08.02.2018, 09:44 Uhr

Sanierungsplan der SFL angenommen - Gläubiger erhalten 30%

Die SFL technologies kann nun das Projekt ELI selbst weiterführen, eine Entscheidung ist noch offen.

Nach dem Scheitern bei der ersten Abstimmung gab es nun eine Mehrheit für den adaptierten Sanierungsplan.

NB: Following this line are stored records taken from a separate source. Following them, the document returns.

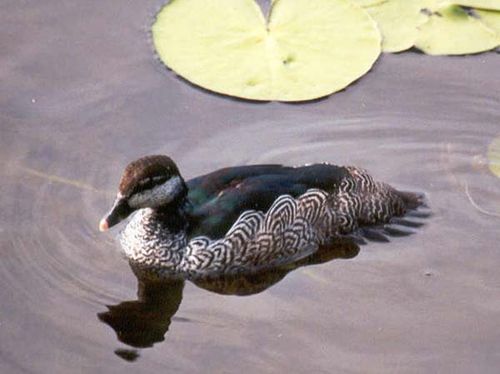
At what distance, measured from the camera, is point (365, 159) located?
1023 cm

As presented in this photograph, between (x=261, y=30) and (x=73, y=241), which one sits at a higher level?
(x=261, y=30)

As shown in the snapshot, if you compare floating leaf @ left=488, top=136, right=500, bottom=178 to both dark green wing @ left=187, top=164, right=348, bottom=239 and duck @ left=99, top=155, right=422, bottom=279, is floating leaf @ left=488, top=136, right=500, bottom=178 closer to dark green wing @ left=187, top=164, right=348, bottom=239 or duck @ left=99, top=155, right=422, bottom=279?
duck @ left=99, top=155, right=422, bottom=279

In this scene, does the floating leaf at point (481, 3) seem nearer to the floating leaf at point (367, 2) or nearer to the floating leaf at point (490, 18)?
the floating leaf at point (490, 18)

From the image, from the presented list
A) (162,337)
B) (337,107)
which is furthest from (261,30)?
(162,337)

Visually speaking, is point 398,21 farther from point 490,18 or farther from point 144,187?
point 144,187

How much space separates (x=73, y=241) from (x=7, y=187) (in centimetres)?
78

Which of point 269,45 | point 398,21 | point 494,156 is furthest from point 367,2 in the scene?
point 494,156

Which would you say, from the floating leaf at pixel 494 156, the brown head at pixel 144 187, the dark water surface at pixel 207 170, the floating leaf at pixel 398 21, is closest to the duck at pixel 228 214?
the brown head at pixel 144 187

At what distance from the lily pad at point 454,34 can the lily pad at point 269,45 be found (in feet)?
1.44

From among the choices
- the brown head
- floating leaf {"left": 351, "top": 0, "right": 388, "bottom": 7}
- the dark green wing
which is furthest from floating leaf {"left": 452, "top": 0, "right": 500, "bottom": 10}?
the brown head

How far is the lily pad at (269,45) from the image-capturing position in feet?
34.5

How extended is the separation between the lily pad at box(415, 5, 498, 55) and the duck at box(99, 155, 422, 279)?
80.3 inches

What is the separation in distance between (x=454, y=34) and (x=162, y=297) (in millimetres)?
3697

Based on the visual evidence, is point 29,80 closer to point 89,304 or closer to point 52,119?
point 52,119
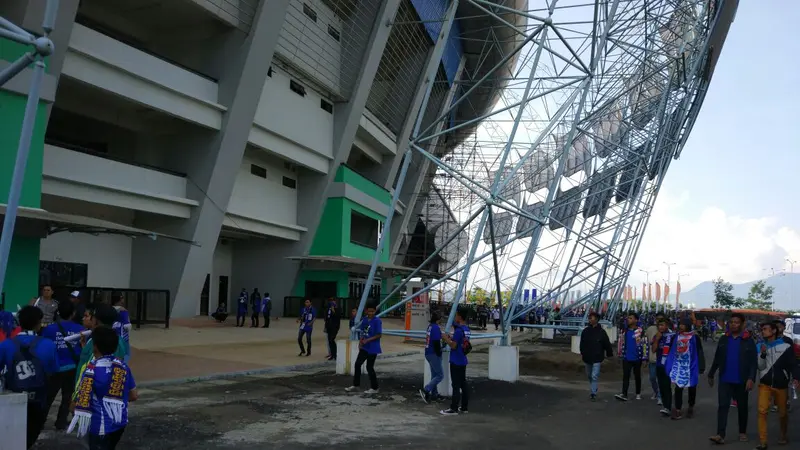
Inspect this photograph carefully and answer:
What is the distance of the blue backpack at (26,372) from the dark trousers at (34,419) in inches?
4.6

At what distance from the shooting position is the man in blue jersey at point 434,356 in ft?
36.8

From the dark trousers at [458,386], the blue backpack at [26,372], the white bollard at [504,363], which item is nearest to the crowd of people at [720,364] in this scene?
the white bollard at [504,363]

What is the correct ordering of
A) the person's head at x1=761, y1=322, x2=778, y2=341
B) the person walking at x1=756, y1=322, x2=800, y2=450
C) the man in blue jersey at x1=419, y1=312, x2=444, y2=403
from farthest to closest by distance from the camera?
the man in blue jersey at x1=419, y1=312, x2=444, y2=403
the person's head at x1=761, y1=322, x2=778, y2=341
the person walking at x1=756, y1=322, x2=800, y2=450

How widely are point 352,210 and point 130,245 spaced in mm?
12913

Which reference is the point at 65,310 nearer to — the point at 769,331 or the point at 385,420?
the point at 385,420

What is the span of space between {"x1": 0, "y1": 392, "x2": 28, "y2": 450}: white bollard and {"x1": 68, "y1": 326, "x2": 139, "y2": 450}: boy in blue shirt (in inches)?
51.9

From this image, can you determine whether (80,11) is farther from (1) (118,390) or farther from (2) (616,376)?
(1) (118,390)

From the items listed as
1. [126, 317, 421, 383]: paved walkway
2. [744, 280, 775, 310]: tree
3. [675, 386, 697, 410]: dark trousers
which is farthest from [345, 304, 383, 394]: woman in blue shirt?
[744, 280, 775, 310]: tree

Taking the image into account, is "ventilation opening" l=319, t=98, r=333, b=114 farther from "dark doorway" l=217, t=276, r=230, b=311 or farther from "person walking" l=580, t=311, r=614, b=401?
"person walking" l=580, t=311, r=614, b=401

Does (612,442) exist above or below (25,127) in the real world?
below

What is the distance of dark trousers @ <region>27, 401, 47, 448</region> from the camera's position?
6402mm

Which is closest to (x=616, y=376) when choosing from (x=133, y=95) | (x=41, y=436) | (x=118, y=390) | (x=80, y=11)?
(x=41, y=436)

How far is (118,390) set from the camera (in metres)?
5.12

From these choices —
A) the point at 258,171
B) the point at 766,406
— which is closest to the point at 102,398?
the point at 766,406
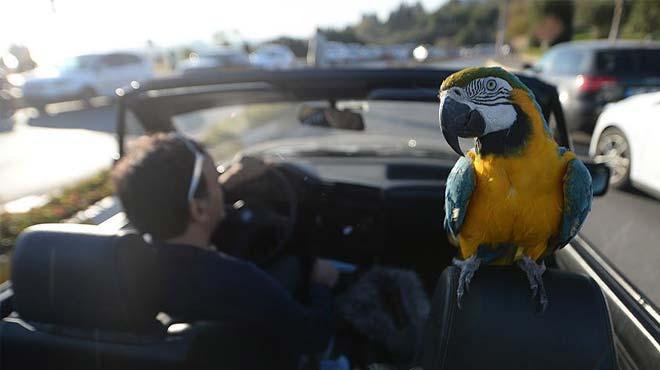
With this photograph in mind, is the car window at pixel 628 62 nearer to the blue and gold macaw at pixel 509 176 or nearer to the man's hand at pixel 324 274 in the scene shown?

Die Zukunft der SFL technologies ist vorerst gesichert. Denn am heutigen Donnerstag wurde laut Mitteilung des Kreditschutzverbands KSV 1870 der adaptierte Sanierungsplan mehrheitlich angenommen. Die Insolvenzgläubiger erhalten auf ihre Forderungen eine Quote von 30%, zahlbar mit eienr Teilquote von 5% in bar, auszuschütten durch den Insolvenzverwalter binnen 14 Tagen, mit eienr Teilquote von 5% längstens 31. Juli 2017 und zwei Teilquoten zu je 10% bis zum 31. Dezember 2018 und 31. Dezember 2019. Die Barquote muss bis 30. März 2ß18 beim Insolvenzverwalter sein, sonst verfällt die Zustimmung zum Sanierungsplan.

67,5 Millionen Euro

Laut KSV 1870 ist von einer quotenrelevanten Insolvenzforderung in der Höhe von 67,5 Millionen Euro auszugehen. Die Finanzierung des Sanierungsplan soll aus dem Unternehmen selbst erfolgen bzw. durch finanzielle Unterstützung des schuldnerischen Geschäftsführers. Die weiteren Teilquoten werden aus dem Fortbetrieb des Unternehmens zu erwirtschaften sein.

41 Dienstnehmer

Es bleibt der SFL überlassen, ob sie das ELI-Projekt selbst weiterentwickelt oder es zu einer Verwertung kommt. Aktuell sind 41 Dienstnehmer beschäftigt. Ziel der Geschäftsführung ist es, die gesamte Gruppe im laufenden Wirtschaftsjahr wieder hochzufahren.